Their goal, as attested by bills submitted to Turkey's parliament, is clear: Islamizing the church, which had been used as a museum since 1935.
Christian silence is less clear: how is it that so few Christian leaders raised their voice against this unprecedented attack on a Christian monument?
Have they organized so many Koran readings in their own churches so that they now view it as normal to convert a church into a mosque?
After a terror attack in a church in Normandy last July, the Christian clergy opened the doors of their churches to Muslims. This gesture was welcomed as a turning point in the relation between the two religions.
But from a population of six million Muslims in France, only a few hundred Muslims participated. Was their attendance really representative of Islamic public opinion?
These well-intended gestures might look like an interfaith gain, but are in fact an ecumenical loss.

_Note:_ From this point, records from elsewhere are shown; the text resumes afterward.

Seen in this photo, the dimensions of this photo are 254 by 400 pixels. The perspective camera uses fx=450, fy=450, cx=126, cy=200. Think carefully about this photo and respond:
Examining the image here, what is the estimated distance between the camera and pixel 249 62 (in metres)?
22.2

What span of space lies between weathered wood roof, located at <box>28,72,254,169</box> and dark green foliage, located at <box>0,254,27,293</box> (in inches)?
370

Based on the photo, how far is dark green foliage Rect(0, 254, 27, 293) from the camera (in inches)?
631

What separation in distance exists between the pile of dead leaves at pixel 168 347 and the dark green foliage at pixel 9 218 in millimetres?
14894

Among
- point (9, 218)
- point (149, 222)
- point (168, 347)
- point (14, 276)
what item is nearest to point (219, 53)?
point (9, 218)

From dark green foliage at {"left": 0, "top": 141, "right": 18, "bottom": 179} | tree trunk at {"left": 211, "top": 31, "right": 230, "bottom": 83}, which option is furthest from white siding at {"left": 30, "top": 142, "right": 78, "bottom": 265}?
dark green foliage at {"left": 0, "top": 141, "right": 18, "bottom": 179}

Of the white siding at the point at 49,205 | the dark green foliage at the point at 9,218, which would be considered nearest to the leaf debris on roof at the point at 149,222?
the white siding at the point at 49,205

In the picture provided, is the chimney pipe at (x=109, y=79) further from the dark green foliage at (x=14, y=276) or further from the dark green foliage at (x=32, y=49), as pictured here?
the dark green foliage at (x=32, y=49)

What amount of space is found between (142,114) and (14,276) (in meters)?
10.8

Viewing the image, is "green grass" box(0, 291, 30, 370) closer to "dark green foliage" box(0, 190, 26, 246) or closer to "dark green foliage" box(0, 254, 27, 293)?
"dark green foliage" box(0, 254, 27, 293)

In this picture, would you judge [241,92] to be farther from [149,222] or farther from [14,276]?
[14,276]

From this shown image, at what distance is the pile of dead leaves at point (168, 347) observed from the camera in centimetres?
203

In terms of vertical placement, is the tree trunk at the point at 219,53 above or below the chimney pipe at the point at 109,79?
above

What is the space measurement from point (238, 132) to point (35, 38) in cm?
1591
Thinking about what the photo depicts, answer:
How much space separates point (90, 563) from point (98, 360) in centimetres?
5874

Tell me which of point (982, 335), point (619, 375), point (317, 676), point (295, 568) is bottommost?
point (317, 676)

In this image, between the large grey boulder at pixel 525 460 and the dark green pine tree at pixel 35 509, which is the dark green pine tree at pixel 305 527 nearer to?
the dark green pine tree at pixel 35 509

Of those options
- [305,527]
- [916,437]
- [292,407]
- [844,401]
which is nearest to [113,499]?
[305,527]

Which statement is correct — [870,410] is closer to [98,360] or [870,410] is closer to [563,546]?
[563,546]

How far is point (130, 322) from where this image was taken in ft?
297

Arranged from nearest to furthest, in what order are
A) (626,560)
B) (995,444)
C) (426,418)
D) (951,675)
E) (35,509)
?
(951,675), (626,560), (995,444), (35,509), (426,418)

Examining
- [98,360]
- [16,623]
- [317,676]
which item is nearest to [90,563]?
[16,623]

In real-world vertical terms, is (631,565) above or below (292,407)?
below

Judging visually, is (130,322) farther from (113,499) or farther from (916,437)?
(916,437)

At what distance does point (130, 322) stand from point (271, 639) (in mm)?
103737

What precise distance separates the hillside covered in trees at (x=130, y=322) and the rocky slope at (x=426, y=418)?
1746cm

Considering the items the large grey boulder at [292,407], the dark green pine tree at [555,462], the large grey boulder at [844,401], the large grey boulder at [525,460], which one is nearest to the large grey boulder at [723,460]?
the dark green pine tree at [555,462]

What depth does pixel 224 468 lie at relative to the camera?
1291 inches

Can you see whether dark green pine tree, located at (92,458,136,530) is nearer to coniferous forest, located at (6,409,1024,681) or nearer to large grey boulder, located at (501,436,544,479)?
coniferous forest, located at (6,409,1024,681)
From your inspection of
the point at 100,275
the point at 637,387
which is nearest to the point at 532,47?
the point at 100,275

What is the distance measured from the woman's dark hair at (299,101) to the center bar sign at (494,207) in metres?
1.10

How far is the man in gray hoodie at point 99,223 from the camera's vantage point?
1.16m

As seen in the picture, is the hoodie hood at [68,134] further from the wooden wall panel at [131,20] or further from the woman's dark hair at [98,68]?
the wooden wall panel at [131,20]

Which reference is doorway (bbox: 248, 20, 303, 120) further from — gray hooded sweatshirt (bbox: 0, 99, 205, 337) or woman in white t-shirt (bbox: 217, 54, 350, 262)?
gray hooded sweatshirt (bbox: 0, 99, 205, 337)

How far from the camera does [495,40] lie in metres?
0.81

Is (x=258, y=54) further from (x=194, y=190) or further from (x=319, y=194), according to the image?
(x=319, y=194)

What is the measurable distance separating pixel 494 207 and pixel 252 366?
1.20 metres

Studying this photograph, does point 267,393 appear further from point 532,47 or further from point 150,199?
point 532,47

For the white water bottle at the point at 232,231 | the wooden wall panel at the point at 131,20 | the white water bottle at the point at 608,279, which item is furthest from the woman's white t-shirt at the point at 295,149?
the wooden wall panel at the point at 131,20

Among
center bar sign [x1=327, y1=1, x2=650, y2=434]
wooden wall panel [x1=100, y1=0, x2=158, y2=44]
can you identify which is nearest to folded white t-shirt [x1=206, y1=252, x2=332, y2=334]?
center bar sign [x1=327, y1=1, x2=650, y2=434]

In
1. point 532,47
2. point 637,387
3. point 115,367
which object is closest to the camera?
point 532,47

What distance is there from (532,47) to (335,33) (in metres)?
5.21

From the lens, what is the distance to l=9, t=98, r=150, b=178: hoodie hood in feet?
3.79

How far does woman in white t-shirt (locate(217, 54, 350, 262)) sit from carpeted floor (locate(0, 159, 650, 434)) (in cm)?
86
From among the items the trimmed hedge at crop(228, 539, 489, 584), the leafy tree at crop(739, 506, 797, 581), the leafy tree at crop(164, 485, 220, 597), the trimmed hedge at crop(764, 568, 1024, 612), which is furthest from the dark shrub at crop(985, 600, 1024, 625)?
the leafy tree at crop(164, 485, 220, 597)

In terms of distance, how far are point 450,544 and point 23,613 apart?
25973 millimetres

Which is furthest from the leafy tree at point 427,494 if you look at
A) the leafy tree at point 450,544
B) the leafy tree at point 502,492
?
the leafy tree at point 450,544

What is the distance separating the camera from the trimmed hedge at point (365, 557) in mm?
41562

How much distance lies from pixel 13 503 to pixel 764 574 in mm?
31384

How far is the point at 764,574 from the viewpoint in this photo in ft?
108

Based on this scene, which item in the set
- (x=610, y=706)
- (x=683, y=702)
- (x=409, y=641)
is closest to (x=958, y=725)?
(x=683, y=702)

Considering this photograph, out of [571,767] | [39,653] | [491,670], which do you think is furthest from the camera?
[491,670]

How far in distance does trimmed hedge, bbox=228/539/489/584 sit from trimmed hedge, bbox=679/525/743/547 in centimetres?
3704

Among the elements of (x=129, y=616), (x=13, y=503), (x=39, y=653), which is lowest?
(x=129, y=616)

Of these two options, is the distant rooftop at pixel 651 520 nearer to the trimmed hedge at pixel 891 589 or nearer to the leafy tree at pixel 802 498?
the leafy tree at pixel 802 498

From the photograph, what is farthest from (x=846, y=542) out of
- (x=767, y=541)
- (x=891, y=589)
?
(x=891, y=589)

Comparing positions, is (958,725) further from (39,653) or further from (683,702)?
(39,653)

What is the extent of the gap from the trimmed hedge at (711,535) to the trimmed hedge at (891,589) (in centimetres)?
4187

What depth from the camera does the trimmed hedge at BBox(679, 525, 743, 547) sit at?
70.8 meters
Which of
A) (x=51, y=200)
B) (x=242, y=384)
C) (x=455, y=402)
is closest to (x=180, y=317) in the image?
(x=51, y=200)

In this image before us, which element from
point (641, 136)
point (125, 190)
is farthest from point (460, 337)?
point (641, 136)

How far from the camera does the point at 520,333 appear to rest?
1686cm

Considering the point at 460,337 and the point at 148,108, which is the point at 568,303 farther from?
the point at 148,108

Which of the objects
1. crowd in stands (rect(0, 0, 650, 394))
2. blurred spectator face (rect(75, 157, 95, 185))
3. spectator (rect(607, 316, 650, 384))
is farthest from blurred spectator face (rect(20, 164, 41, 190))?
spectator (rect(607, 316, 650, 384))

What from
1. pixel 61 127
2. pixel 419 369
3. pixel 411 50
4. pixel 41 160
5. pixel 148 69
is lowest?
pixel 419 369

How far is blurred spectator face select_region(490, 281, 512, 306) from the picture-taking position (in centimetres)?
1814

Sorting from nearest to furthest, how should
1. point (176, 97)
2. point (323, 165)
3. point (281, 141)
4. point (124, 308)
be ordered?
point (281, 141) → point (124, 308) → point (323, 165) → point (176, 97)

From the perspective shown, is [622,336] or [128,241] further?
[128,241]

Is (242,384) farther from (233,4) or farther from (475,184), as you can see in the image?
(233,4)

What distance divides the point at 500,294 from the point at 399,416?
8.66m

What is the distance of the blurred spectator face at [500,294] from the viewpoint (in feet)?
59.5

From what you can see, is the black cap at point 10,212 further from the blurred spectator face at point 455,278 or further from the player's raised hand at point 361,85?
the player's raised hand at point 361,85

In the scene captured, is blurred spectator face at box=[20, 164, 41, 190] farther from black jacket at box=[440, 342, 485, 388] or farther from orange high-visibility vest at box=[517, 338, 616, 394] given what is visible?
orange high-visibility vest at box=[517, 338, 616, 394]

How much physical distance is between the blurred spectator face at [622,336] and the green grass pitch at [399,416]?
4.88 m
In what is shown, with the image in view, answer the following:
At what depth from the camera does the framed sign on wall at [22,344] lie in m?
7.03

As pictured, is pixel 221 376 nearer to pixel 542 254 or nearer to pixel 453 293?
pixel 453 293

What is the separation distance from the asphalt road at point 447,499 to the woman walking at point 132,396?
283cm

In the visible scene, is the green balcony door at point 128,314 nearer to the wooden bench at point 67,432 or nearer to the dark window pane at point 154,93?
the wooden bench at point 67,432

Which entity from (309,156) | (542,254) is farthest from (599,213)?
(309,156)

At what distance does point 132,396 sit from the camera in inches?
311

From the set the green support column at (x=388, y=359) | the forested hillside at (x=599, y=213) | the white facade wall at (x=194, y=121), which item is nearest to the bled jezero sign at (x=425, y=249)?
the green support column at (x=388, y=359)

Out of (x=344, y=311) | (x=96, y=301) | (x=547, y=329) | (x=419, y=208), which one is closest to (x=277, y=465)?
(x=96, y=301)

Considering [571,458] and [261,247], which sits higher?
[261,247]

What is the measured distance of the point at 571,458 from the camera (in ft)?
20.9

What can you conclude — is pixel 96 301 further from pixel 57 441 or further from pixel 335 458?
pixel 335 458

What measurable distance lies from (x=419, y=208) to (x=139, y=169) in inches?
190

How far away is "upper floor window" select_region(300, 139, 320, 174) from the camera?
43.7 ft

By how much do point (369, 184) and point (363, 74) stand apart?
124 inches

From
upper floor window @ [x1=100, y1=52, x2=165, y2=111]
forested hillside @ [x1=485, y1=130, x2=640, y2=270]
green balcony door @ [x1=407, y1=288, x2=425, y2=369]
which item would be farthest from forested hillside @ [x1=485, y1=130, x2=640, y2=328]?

Would it not be better for the heads of the Catholic Church to establish a real dialogue with the Islamic communities, based on principles such as reciprocity (if you build mosques in Europe, we build churches in the Middle East), protection of Christian minorities in the Crescent and theological repudiation of jihad against "infidels"?
In this new interfaith "correctness", only Islam gains. Christians have everything to lose.